Software Engineering

by Kerem Kosaner

Google Web Toolkit

Posted by keremkosaner on 1 September 2009

Writing web apps today is a tedious and error-prone process. Developers can spend 90% of their time working around browser quirks. In addition, building, reusing, and maintaining large JavaScript code bases and AJAX components can be difficult and fragile. Google Web Toolkit (GWT), especially when combined with the Google Plugin for Eclipse, eases this burden by allowing developers to quickly build and maintain complex yet highly performant JavaScript front-end applications in the Java programming language.
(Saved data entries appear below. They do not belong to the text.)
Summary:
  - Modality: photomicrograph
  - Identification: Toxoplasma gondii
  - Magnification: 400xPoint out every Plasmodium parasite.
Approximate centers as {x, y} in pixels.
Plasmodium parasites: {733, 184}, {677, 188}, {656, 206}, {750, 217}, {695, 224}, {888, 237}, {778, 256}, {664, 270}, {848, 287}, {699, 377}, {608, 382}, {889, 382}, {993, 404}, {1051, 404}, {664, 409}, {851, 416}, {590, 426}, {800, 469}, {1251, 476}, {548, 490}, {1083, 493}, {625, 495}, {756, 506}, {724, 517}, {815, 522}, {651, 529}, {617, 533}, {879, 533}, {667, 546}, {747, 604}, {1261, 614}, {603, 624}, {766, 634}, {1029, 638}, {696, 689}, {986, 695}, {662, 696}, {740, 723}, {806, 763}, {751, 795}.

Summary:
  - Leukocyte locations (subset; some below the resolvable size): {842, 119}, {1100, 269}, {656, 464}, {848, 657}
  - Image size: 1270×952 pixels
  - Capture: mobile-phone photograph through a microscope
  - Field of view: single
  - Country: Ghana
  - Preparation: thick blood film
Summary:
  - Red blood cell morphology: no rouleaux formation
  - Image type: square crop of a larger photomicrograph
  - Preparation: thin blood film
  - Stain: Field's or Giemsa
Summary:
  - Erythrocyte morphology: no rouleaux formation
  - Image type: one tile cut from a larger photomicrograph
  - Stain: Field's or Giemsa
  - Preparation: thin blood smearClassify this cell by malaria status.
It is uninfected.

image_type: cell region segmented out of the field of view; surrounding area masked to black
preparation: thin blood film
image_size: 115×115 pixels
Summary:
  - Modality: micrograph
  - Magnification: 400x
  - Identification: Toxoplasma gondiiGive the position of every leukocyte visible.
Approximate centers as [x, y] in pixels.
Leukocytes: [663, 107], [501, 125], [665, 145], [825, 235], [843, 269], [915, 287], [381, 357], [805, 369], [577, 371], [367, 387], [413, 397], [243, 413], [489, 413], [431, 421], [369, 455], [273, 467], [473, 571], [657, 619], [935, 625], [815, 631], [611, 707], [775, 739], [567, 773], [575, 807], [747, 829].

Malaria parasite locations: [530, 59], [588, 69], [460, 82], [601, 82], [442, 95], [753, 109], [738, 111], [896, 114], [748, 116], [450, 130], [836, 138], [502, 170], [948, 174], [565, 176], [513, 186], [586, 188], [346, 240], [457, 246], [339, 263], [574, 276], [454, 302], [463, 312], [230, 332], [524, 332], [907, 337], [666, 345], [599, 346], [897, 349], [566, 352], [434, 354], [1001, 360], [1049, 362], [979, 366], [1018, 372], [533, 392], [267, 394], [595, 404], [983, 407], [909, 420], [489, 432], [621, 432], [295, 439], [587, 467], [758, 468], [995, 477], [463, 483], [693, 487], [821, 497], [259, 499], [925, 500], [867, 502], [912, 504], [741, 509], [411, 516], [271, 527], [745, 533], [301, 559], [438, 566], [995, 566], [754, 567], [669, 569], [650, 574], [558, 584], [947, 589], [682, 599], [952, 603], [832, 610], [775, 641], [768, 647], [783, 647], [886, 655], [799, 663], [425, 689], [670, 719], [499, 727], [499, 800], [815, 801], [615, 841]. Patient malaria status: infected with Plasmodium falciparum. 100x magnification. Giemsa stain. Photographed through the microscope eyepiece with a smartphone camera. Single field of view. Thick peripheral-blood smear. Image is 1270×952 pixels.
Using GWT, developers can rapidly develop and debug AJAX applications in the Java language using the Java development tools of their choice. When the application is deployed, the GWT cross-compiler translates the Java application to standalone JavaScript files that are optionally obfuscated and deeply optimized.

GWT does not revolve only around user interface programming; it is a general set of tools for building any sort of high-performance client-side JavaScript functionality. In live presentations, the developers of GWT emphasize that “GWT is not its libraries” and that it only includes a library but is not fundamentally yet another AJAX library. This open-ended philosophy sometimes surprises developers new to GWT who expect it to provide an end-to-end “on rails” application framework. Indeed, many key architectural decisions are left completely to the developer. The GWT mission statement clarifies the philosophical breakdown of GWT’s role versus the developer’s role. History is an example of such: although GWT manages history tokens as users click Back or Forward in the browser, it does not prescribe how to map history tokens to an application state.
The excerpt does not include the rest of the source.